I've never really gotten the appeal of "schemaless" databases. Your data has a schema, whether you're explicit about it or not, but being explicit allows you (and forces you) to reason about it at the right time at the right level of abstraction.
Schemaless is great for quickly bashing a hobby project (or PoC) together. Not so much for larger scale for the reasons you gave.
A big problem is MongoDB isn't schemaless, it is document oriented.

That is a really big schema choice imposed on developers and the root cause of for instance why it took years to be able to create good indexes on inner fields, and they still can't do it efficiently.

The same can be said for simple key value stores.

True schemaless databases are much rarer and provide developers orders of magnitude increases in terms of flexibility, expression and speed.

Unfortunately these kinds of databases are not readily available to a broad audience. It's also the case that for the majority of jobs and developers SQL based stores are still a very good choice unless you need to deal with huge amounts of data from disparate sources without bringing down the system.

Schemaless databases allows you to model your data in a way that is more natural to your domain. The table-relational model used by SQL databases isn't always suitable for all types of data, most notably trees and graphs.

Don't get me wrong, I'd probably pick a traditional RDBMS over MongoDB for most projects, but the object-relational impedance mismatch is a real problem.

True, but all those migration scripts/patches/table locks add complexity and inconvenience (less agile).
> True, but all those migration scripts/patches/table locks add complexity and inconvenience (less agile).

I don't think so. You could say exactly the same thing about maintaining tests for your code. Explicit schemas and constraints (and the effort that goes along with maintaining them) are very much like having tests for your data. They both help ensure that your code actually works when it needs to.

Last time I worked with PostgreSQL, it would lock entire table while adding a new column. Imagine users table, then you have to schedule this kind of altering outside business hours... which impacts devs (they have to stay late and/or come early) and business potentially, it has to wait till next day to have a feature delivered.

All these are trade-offs and everyone decides what is more important for them.

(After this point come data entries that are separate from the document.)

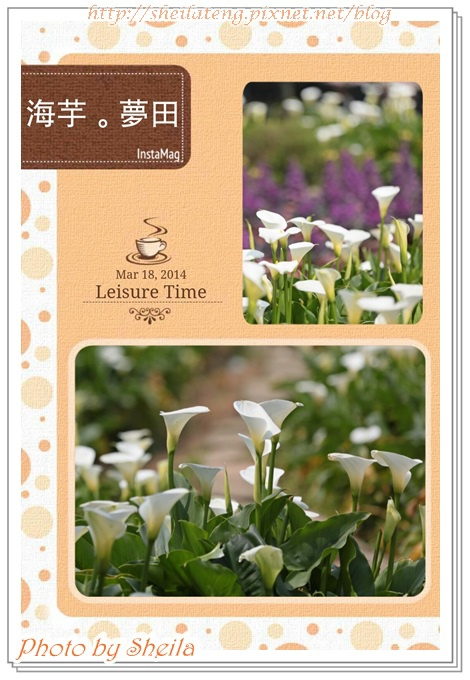 竹子湖海芋2.jpg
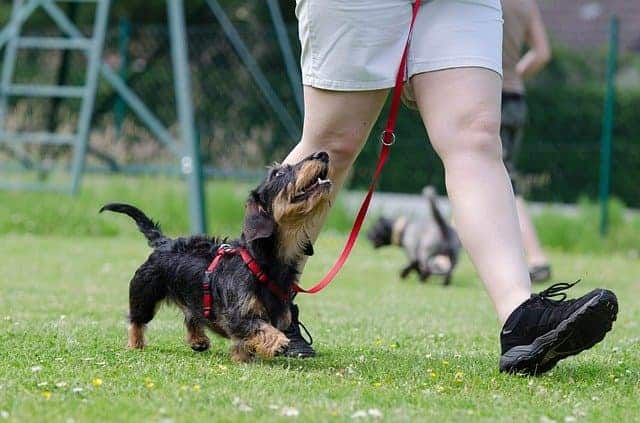 Is it hard to crate train a dachshund puppyIs it hard to crate train a dachshund puppy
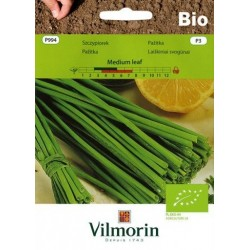 Szczypiorek Medium leaf Bio 1g Vilmorin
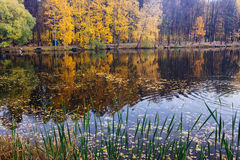 Reflexion von Bäumen in einem Teich Stockfoto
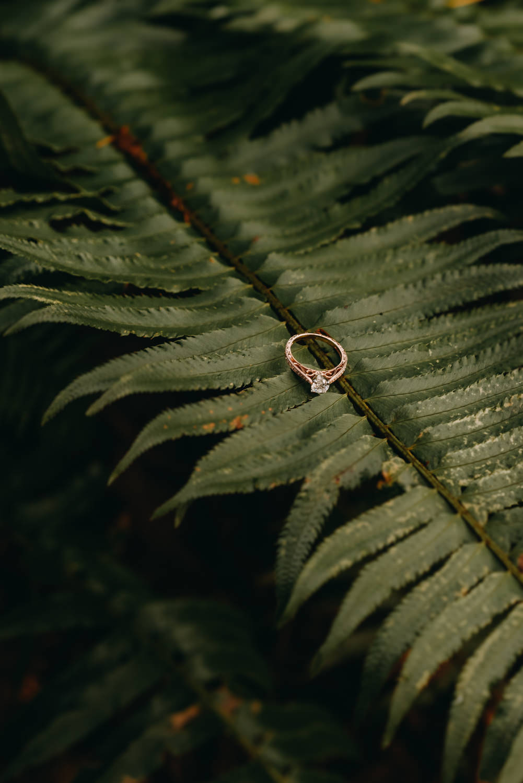 Engagement-portland-session-federico-hoyt-arborteum-trees-41.jpg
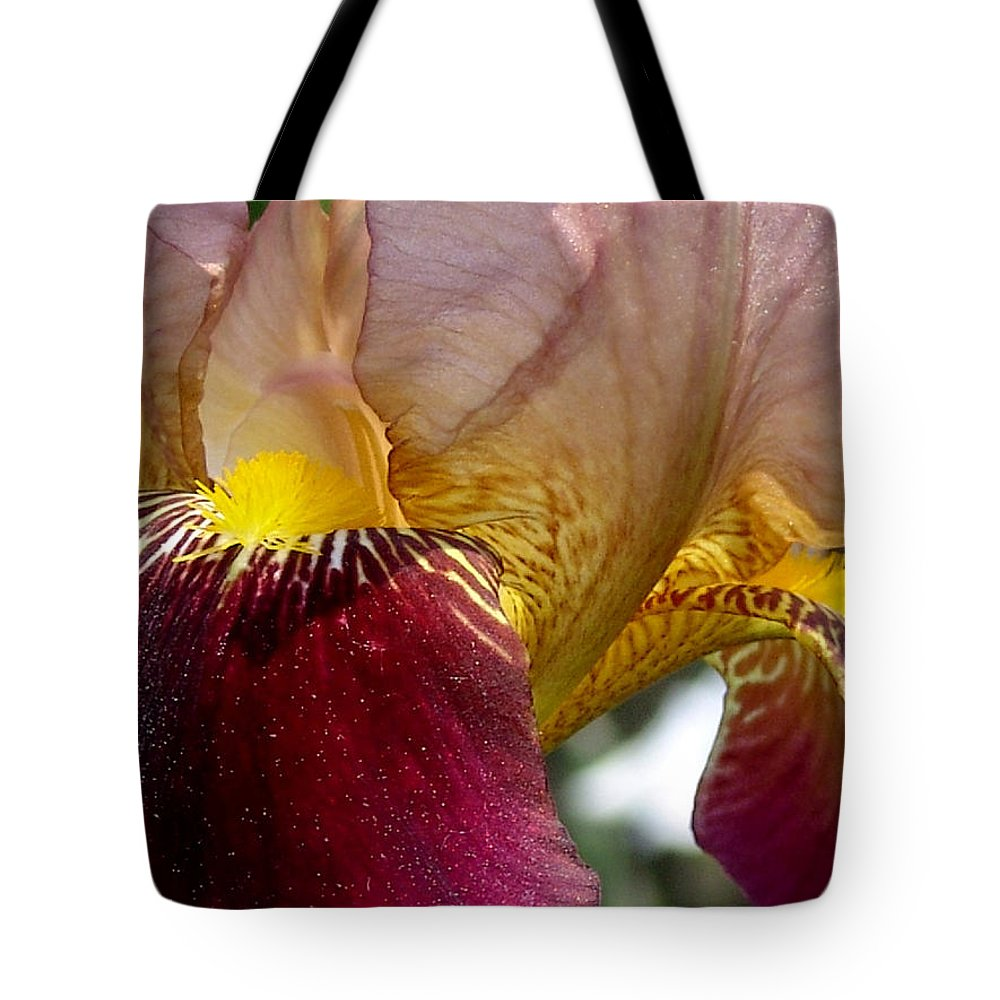 Maroon Tote Bag featuring the photograph Maroon Iris by David Hohmann
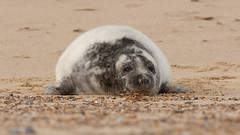 Grey Seal Pup - Black and white fur - Winterton beach (Clive_Bushnell) Tags: uk winter sea slr beach nature digital canon eos grey coast seaside wildlife north norfolk gray atlantic telephoto seal seals british clive winterton bushnell greyseal wintertononsea mamals halichoerus grypus clivebushnell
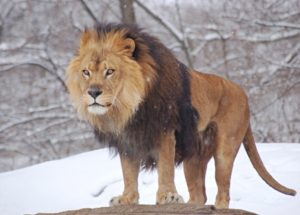 10 Interesting Facts about African Lions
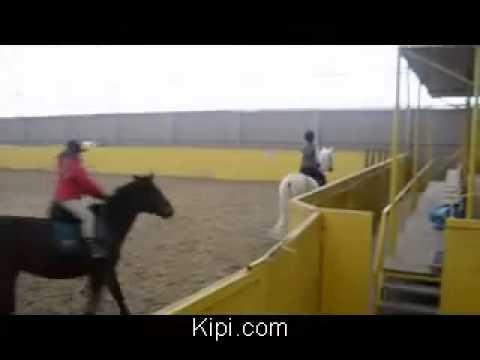 Группа для тех, кто хочет купить или продать русских, орловских,. 89220909779 можно на ватсап фото видео паспортов и самих лошадей. Нравится.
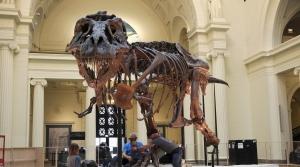 A T-Rex skeleton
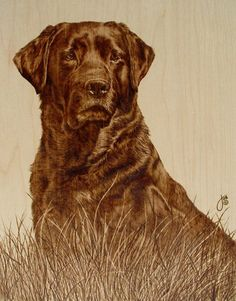 pyrography art by Julie Bender..burning designs in wood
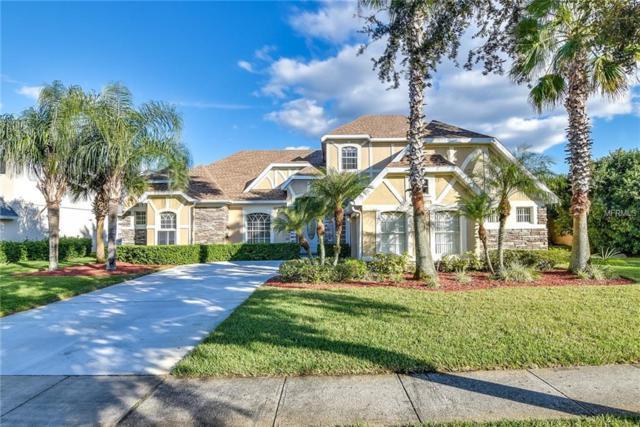 1705 Elsie Park Court, Kissimmee, FL 34744 (MLS #O5751118) :: RE/MAX Realtec Group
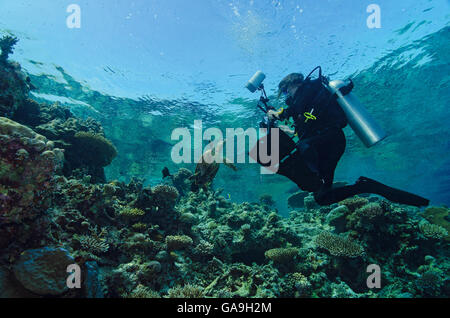 Female Scuba diver with Hawksbill Sea Turtle, Eretmochelys imbricata, on coral reef in Maldives, Indian Ocean - Stock Photo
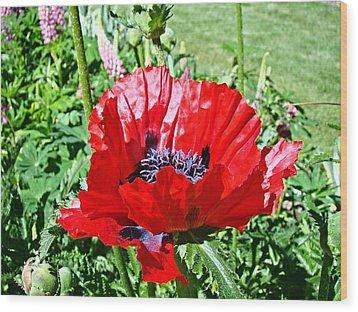Poppy Wood Print by Nick Kloepping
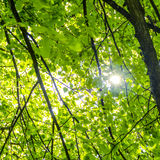 Sun ray streaming through the foliage Stock Image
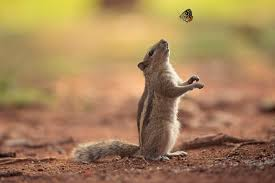 chipmunk and butterfly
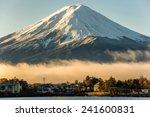 Mt Fuji And The City Around...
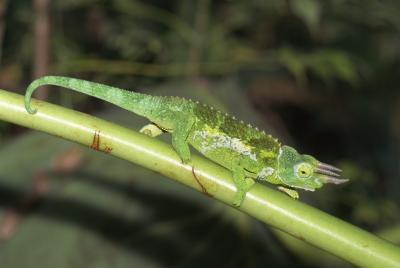 how to make a chameleon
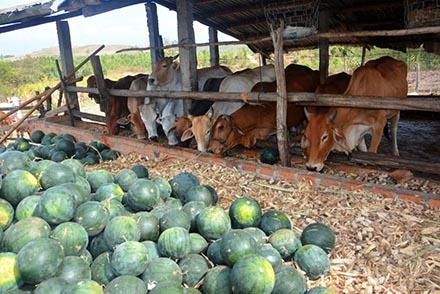 Gia Lai: Dưa hấu 300 đồng/kg - Ai cứu nông dân?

> it would lock entire table while adding a new column

It does so for the entire << 1ms it takes to add the necessary metadata.

If that's the case, then one less problem to deal with, however I remember it was a matter of several minutes.
you should interpret "schemaless" as "free/non-fixed schema".

> Your data has a schema, whether you're explicit about it or not,

Partially true, but not accurate. Often the items in a data set have similar schemas, but not exact the same one.

good luck writing code for that kind of dataset then.

Data has schema by definition otherwise you wouldn't be able to reason about it.

Certainly, but that doesn't mean the schema has to be a strict validation encoded into your storage format. It's a perfectly well-defined programming model to say "well, I'm reading query X with schema Y, and if some rows don't match Y give me nulls instead".
"well, I'm reading query X with schema Y, and if some rows don't match Y give me nulls instead"

Seems like a recipe for disaster to me, but well... A database isn't a "storage format". It's most often the single source of truth for a set of information.

Not being fully sure what data you expect from that source of truth and yet being able to query it is really dangerous. What if you start to update this data after having nullified things you didn't understand ?

Schemaless databases are good for scenarios where the database isn't a source of truth. If you have a table full of e.g. per-second heartbeats from a bunch of deployed services, there's no fundamental underlying truth anyone's trying to gather from it, and you can't afford to run a full schema migration every time someone adds a new metric.

I recognize some people do try to use schemaless databases in the way you're describing, and I agree that's weird and dangerous.